Supplied passage:
▬▬▬
- Marquess noble crown
- Creation date: 24 June 2025
- Created by: Felipe VI
- Peerage: Spanish nobility
- First holder: Excmo. Sr. D. Rafael Nadal, 1st Marquess of Llevant de Mallorca
- Present holder: Rafael Nadal, 1st Marquess of Llevant de Mallorca
- Heir apparent: Rafael Nadal Perelló
- Remainder to: heirs of the body of the grantee according to absolute primogeniture
- Subsidiary titles: The Most Illustrious
- Status: Extant

= Marquess of Llevant de Mallorca =

Hereditary title in the Spanish nobility

Marquess of Llevant de Mallorca (Marqués del Llevant de Mallorca) is a hereditary title in the Spanish nobility, created in 2025 by King Felipe VI in favor of former world No. 1 tennis player and 22-time major champion Rafael Nadal, widely regarded as one of the greatest athletes in the history of the sport. It is one of the first two hereditary titles created by Felipe VI, alongside Marquess of Alfonsín on the same date.

==Name==

Map of Mallorca showing location of Llevant

The title takes its name from Llevant, a region located on the island of Mallorca whose main municipality is Manacor; the place of origin of Nadal.
▬▬▬
Dataset:

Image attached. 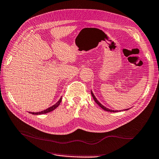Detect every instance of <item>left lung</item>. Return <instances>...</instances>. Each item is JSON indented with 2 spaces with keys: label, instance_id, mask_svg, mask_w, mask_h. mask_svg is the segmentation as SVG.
<instances>
[{
  "label": "left lung",
  "instance_id": "left-lung-1",
  "mask_svg": "<svg viewBox=\"0 0 159 159\" xmlns=\"http://www.w3.org/2000/svg\"><path fill=\"white\" fill-rule=\"evenodd\" d=\"M91 95H92V97H93V99H94V101L97 103V104L98 105H99V106H100L101 108L103 109V110H106V111H108V112H120L121 110H110V109H109V108H106V107H105L104 106H103L100 102H99L98 99H97V98H95V96L94 95V94H93V92H92V91H91ZM129 108H128V109H125V110H129Z\"/></svg>",
  "mask_w": 159,
  "mask_h": 159
}]
</instances>
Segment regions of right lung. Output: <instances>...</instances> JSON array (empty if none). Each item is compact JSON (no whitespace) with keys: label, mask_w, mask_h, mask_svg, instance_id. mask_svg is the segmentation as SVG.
<instances>
[{"label":"right lung","mask_w":159,"mask_h":159,"mask_svg":"<svg viewBox=\"0 0 159 159\" xmlns=\"http://www.w3.org/2000/svg\"><path fill=\"white\" fill-rule=\"evenodd\" d=\"M61 98H62V97H61V98H60V99H59V101L56 103V104H55L53 106L49 107V108H47V109H46V110H43V111H41V112H29V113L32 114H34V115H39V114H46V113H48V112H51V111H53V110H55V108H57L58 106L60 104V103H61V99H62Z\"/></svg>","instance_id":"add662e5"}]
</instances>
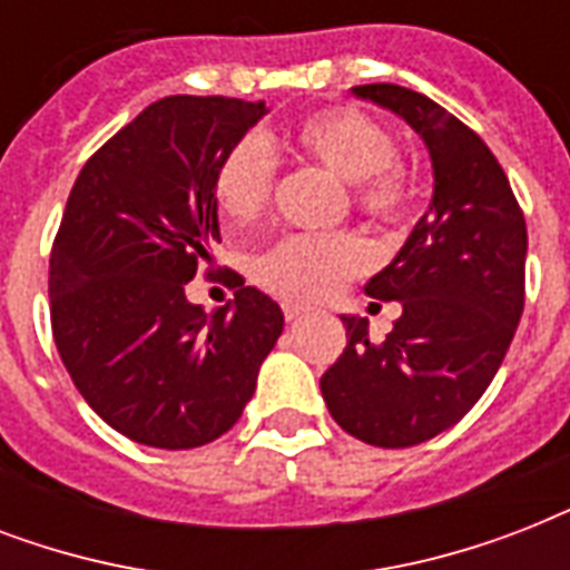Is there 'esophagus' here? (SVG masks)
<instances>
[{"mask_svg":"<svg viewBox=\"0 0 570 570\" xmlns=\"http://www.w3.org/2000/svg\"><path fill=\"white\" fill-rule=\"evenodd\" d=\"M307 307H298V304H284V316H286V322H298V320H304V316H307Z\"/></svg>","mask_w":570,"mask_h":570,"instance_id":"1","label":"esophagus"}]
</instances>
▬▬▬
Exercise tasks:
1 - According to the article on the Marquess of Llevant de Mallorca, which other hereditary title was created by Felipe VI on the same date?
2 - Using the article on the Marquess of Llevant de Mallorca, explain why the title bears the name Llevant.
3 - Carry on the article on the Marquess of Llevant de Mallorca from the point at which it stops.
The listing that accompanies this article is separate material.

Task-by-task outputs:
1 - The Marquess of Alfonsín.

2 - The title takes its name from Llevant, a region on the island of Mallorca. Its main municipality is Manacor, which is Nadal's place of origin.

3 -
== Creation ==
After being announced on 19 June 2025, on the 11th anniversary of King Felipe's accession, on 24 June the monarch signed Royal Decree 517/2025, of 24 June, that stated:

The spirit of improvement, tenacity, discipline, sportsmanship and authentic simplicity, on and off the court, have taken Mr. Rafael Nadal Parera to the top of world tennis and are an example of the highest sporting values, so, wanting to show him my Royal appreciation,
I grant him the title of Marquess of Llevant de Mallorca, for him and his successors, in accordance with Spanish nobility law.
— FELIPE R.

==Current holder==
Rafael Nadal Parera, 1st Marquess of Llevant de Mallorca (born 3 June 1986), is a former professional tennis player. He is the son of businessman Sebastián Nadal Homar and his wife, Ana María Parera Femenías. He has two paternal uncles, Miguel Ángel Nadal, a former professional footballer, and Toni Nadal, who introduced him to tennis and coached him for most of his career.

As a teenager, he met María Francisca (Mery) Perelló Pascual, a friend of his sister, and they started dating in 2005. They married in 2019, and have two children: Rafael Nadal Perelló (born 2022) and Miquel Nadal Perelló (born 2025).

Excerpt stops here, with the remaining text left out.